Долорес подвинулась ко мне.
— Держитесь левой стороны, — сказал я. — Мне нужно вести машину.
— Вы даже не хотите, чтобы я положила голову на ваше плечо?
— Не при таком движении.
Я сбавил скорость у Ферфекса перед зеленым светом, позволявшим сделать левый поворот. Позади неистово выли гудки. Едва я прибавил газу, откуда-то справа вынырнул толстяк в «форде», повернул перед самым носом нашей машины и крикнул:
— Тебе только в гамаке качаться!
Мне пришлось резко затормозить, иначе я бы врезался в него.
— Раньше я любил этот город, — сказал я, желая разговором отвлечь себя от мыслей. — Это было очень давно. Тогда вдоль бульвара Уильшир росли деревья, а Беверли Хиллз был деревней. В Вествуде продавались участки по тысяче сто долларов, но на них не находилось покупателей. Лос-Анджелес в то время был просто большим городом с довольно безобразными и разностильными домами. Это был мирный и приветливый город с сухим солнечным климатом, о котором теперь можно только мечтать. Жители обычно ночевали на открытых верандах своих домов. Местные интеллектуалы называли город американскими Афинами. Это было, конечно, не так, но в то время он не был трущобой с неоновыми рекламами.
Мы проехали мимо ресторана «Танцоры». Он был залит светом, на террасе стояли столики.
— Теперь типы вроде Стилгрейва владеют здесь ресторанами. Теперь у нас есть деньги, снайперы, сутенеры, гангстеры из Чикаго, Нью-Йорка, Детройта и Кливленда. Они управляют ресторанами и ночными клубами, им принадлежат отели и многоквартирные дома, в которых живут всякие подонки. И все же теперь, несмотря на всю роскошь, этот город, с его декораторами-гомосексуалистами, художницами-лесбиянками и прочими подонками, имеет не больше индивидуальности, чем бумажный стаканчик. А где-нибудь в пригороде отец семейства в домашних туфлях просматривает перед телевизором спортивную страничку газеты и считает, что принадлежит к сливкам общества, потому что у него в гараже стоят три машины.

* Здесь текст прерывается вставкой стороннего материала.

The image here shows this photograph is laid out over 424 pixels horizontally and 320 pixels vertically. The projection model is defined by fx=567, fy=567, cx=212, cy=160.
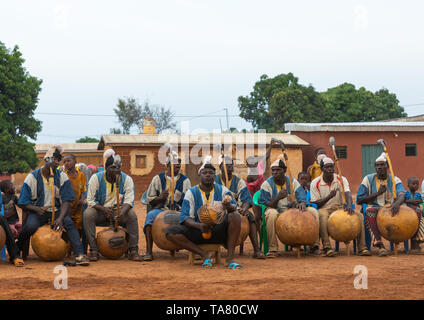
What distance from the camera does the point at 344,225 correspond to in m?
8.62

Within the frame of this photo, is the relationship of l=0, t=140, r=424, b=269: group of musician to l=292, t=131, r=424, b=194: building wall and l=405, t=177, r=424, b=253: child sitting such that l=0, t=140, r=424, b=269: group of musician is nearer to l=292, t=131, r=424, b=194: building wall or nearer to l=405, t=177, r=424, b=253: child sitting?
l=405, t=177, r=424, b=253: child sitting

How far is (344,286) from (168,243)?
320 centimetres

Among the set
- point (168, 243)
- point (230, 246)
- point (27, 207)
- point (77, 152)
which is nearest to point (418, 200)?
point (230, 246)

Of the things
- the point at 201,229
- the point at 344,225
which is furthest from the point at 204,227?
the point at 344,225

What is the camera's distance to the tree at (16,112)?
25.2m

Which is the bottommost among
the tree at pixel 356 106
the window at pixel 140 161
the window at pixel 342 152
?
the window at pixel 140 161

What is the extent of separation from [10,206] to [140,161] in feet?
49.6

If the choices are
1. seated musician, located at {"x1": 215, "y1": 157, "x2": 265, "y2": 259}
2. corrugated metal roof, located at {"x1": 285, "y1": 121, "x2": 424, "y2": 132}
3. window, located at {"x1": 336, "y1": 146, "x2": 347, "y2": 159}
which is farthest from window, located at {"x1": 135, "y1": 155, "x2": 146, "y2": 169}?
seated musician, located at {"x1": 215, "y1": 157, "x2": 265, "y2": 259}

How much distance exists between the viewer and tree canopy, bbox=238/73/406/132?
40.9 m

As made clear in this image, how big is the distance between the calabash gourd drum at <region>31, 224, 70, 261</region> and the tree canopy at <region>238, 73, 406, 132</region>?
33135 millimetres

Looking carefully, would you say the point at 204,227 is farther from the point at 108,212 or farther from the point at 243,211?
the point at 108,212

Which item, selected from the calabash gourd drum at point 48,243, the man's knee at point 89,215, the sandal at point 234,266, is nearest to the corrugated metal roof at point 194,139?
the man's knee at point 89,215

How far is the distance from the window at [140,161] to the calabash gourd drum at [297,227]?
625 inches

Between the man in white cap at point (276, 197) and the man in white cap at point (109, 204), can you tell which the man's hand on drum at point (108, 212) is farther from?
the man in white cap at point (276, 197)
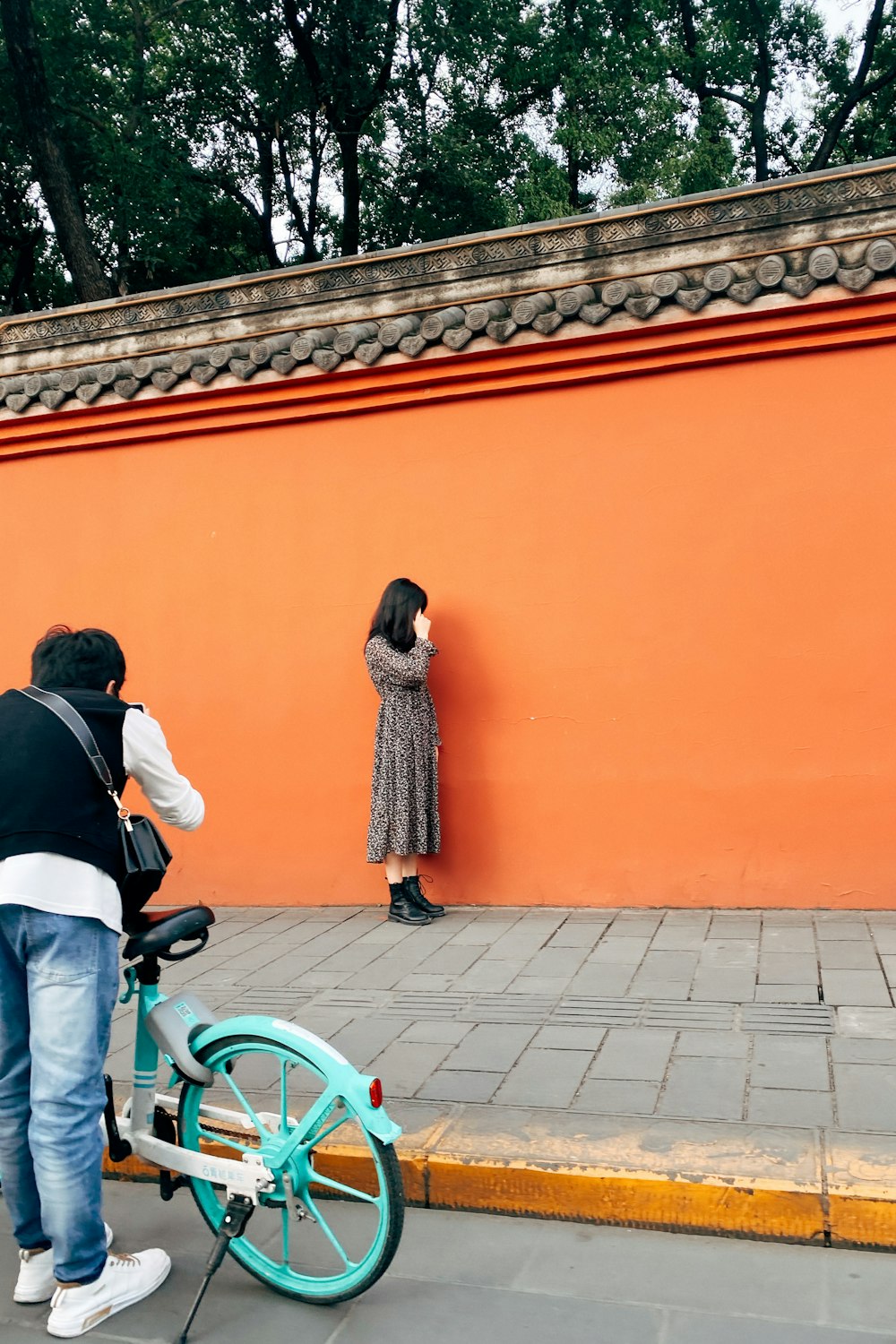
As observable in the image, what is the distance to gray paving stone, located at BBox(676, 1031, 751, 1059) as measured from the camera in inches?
163

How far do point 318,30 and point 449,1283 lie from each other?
16.2 meters

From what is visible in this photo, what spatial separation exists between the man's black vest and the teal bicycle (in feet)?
1.10

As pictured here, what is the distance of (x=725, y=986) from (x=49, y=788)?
3.12 metres

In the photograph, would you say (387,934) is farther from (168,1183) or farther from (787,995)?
(168,1183)

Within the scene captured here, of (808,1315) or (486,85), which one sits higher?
(486,85)

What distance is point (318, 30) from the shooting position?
15539 millimetres

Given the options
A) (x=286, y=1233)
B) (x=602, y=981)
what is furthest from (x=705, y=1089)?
(x=286, y=1233)

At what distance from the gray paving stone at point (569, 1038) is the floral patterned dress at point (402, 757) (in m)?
2.00

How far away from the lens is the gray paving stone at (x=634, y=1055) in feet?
13.2

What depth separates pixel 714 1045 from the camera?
4.23 meters

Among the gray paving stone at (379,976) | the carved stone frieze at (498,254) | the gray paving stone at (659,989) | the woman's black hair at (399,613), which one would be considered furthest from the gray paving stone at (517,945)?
the carved stone frieze at (498,254)

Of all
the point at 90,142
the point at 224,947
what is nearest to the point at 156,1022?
the point at 224,947

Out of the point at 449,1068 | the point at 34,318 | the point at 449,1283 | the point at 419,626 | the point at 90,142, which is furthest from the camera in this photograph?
the point at 90,142

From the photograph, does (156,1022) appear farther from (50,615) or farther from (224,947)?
(50,615)
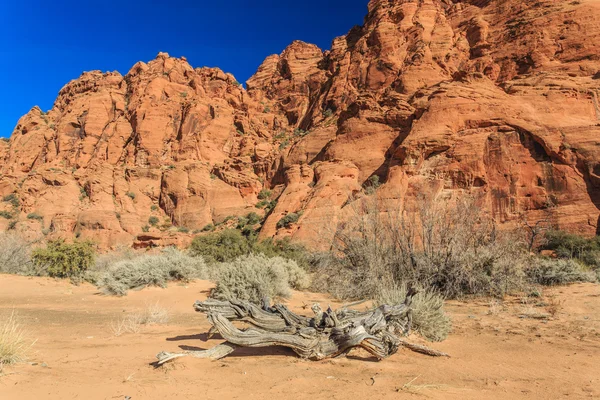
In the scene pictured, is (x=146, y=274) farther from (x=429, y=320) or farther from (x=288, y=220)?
(x=288, y=220)

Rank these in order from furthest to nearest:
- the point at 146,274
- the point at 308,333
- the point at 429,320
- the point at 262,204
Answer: the point at 262,204
the point at 146,274
the point at 429,320
the point at 308,333

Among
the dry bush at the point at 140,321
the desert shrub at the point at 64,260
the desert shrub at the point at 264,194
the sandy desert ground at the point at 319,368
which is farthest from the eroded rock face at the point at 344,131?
the desert shrub at the point at 64,260

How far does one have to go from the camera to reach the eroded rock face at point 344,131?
992 inches

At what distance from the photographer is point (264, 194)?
4334 centimetres

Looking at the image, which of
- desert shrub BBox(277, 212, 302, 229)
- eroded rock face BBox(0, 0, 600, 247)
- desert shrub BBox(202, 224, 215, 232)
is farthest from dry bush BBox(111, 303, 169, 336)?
desert shrub BBox(202, 224, 215, 232)

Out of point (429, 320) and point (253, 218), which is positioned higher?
point (253, 218)

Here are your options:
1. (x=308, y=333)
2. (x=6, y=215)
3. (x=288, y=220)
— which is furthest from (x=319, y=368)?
(x=6, y=215)

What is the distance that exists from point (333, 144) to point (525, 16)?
25.7 m

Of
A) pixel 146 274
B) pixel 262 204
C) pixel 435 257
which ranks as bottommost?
pixel 146 274

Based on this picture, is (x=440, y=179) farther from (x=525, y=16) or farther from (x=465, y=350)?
(x=525, y=16)

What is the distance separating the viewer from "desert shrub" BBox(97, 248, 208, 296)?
1146 cm

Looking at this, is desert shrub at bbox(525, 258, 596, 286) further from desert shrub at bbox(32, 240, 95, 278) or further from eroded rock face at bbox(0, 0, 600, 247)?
desert shrub at bbox(32, 240, 95, 278)

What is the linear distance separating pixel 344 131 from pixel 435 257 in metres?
28.5

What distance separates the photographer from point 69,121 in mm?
53656
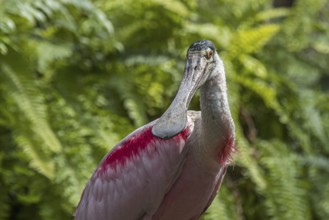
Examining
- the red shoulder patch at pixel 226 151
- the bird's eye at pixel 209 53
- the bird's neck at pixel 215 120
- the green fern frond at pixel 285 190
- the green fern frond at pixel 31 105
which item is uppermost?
the green fern frond at pixel 31 105

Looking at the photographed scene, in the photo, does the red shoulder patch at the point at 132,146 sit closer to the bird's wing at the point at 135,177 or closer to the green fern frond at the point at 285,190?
the bird's wing at the point at 135,177

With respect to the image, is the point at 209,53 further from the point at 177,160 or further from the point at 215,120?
the point at 177,160

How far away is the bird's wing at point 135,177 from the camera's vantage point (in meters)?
2.82

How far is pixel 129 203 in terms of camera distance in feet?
9.68

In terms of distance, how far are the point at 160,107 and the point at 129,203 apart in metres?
1.59

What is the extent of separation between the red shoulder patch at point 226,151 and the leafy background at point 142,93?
1.16m

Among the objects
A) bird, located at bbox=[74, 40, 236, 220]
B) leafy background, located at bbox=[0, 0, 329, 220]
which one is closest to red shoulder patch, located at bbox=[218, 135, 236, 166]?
bird, located at bbox=[74, 40, 236, 220]

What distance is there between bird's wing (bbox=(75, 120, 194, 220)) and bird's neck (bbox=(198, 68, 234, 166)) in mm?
154

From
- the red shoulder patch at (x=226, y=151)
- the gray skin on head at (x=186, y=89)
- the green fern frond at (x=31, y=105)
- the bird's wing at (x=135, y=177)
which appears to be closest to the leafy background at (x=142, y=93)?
the green fern frond at (x=31, y=105)

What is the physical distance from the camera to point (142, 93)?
14.3 ft

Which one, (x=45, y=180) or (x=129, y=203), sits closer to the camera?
(x=129, y=203)

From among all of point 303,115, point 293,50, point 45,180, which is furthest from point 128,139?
point 293,50

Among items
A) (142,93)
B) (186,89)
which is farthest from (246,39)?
(186,89)

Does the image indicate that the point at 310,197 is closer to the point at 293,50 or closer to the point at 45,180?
the point at 293,50
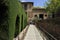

В это время его жена перед туалетным столиком старается замазать косметикой мешки под глазами, а сынок названивает по очереди своим школьным подружкам, которые разговаривают на жаргоне и носят в сумочках противозачаточные пилюли.
— Таковы все большие города, амиго.
— Настоящие города имеют кое-что еще, некий индивидуальный костяк под всем этим дерьмом. А у Лос-Анджелеса есть только Голливуд, который он ненавидит, Но он должен считать, что ему еще повезло: без Голливуда он вообще был бы не городом, а почтовым адресом по каталогу «Все, что угодно, за недорогую плату».
— Вы сегодня что-то не в духе, амиго.
— У меня неприятности. Поэтому я и сел к вам в машину: одной неприятностью больше, одной меньше — для меня все равно.